→ **TASK OBJECTIVE**
In the passage on Sidus Space's share offering, which firm did Sidus engage as "representative of the underwriters"?

→ **PASSAGE SHOWN**
Sidus Space filed another registration statement with the SEC on October 15th announcing intention to sell up to 3,745,318 new shares. With 4,081,344 shares outstanding, this equates to existing shareholder ownership being diluted in nearly half! Sidus stock (NASDAQ: SIDU) dropped 16% in trading on Tuesday following the announcement.
In the registration statement risk section, Sidus Space warns this public offering could cause its stock price to decline. Investors would likely be wise not to ignore this warning.
Per the registration statement, the “assumed public offering price” is $2.67. However, “the actual public offering price […] may be at a discount to this assumed offering price.” Due to Sidus Space’s shares trading at $2.21 as of Tuesday’s close, it highly unlikely anyone will buy shares at $2.67 from Sidus’s underwriters. Thus the actual public offering price likely will be well south of the current price at time of offering. Quick flipping by buyers will likely drop Sidus’s stock price further when they seek to quickly resell after buying shares at below market rate.
For this offering, Sidus Space engaged ThinkEquity LLC again as “representative of the underwriters.” No other specific underwriters are disclosed. However, the fee is 7%. Expense will cost Sidus up to another 1%. ThinkEquity’s BrokerCheck Report with FINRA has multiple disclosure events, including two fines related to private placements.
Sidus Space’s actual public offering price seems much more likely to be closer to (or less than) $2.00 than $2.67. Assuming $2.00 price and placement of the full 3.7 million shares, after fees Sidus Space stands to raise about $6.8 million. Baring cash influx from Lizziesat-1 revenue (which seems very unlikely), $6.8m provides about two quarters worth of cash to Sidus at current burn rate. Thus shareholders should anticipate another dilutive financing round again. And further stock drops.

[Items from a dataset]

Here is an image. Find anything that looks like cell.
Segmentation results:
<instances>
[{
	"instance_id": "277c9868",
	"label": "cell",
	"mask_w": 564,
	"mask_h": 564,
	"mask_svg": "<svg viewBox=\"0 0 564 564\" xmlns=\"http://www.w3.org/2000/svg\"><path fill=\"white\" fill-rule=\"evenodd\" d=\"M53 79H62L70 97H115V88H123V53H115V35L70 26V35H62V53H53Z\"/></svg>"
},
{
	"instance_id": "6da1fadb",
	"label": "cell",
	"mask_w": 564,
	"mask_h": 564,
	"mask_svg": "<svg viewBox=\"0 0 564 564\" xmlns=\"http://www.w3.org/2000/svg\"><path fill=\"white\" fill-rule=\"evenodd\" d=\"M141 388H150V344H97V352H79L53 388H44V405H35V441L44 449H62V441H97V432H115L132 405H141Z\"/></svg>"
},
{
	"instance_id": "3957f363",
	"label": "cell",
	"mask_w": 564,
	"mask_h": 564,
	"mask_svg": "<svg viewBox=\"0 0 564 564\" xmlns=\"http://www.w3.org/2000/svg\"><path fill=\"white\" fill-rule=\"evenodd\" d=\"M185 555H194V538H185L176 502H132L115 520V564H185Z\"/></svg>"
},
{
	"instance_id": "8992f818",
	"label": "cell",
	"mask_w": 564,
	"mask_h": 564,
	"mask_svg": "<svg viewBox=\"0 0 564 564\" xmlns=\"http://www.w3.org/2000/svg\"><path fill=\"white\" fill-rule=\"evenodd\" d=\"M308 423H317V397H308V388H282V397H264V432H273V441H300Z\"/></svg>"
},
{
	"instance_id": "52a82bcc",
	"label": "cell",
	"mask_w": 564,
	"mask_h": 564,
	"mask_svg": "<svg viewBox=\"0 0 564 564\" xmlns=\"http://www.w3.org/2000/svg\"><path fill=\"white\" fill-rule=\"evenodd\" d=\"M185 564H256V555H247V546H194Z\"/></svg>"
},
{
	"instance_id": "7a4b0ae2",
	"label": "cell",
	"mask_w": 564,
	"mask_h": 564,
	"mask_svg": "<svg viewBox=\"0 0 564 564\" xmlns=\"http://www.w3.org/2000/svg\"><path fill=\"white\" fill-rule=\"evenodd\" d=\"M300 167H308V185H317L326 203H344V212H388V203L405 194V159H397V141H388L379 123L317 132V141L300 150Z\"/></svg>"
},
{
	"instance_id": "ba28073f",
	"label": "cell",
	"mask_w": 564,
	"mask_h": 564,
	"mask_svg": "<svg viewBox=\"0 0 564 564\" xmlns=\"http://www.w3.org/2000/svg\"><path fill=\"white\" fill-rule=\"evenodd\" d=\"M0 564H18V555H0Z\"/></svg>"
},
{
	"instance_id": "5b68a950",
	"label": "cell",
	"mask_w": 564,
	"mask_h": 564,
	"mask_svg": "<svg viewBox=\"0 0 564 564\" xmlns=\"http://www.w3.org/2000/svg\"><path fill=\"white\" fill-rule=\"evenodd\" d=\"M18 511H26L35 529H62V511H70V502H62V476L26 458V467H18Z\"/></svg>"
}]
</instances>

→ **RESULT OF THE TASK**
ThinkEquity LLC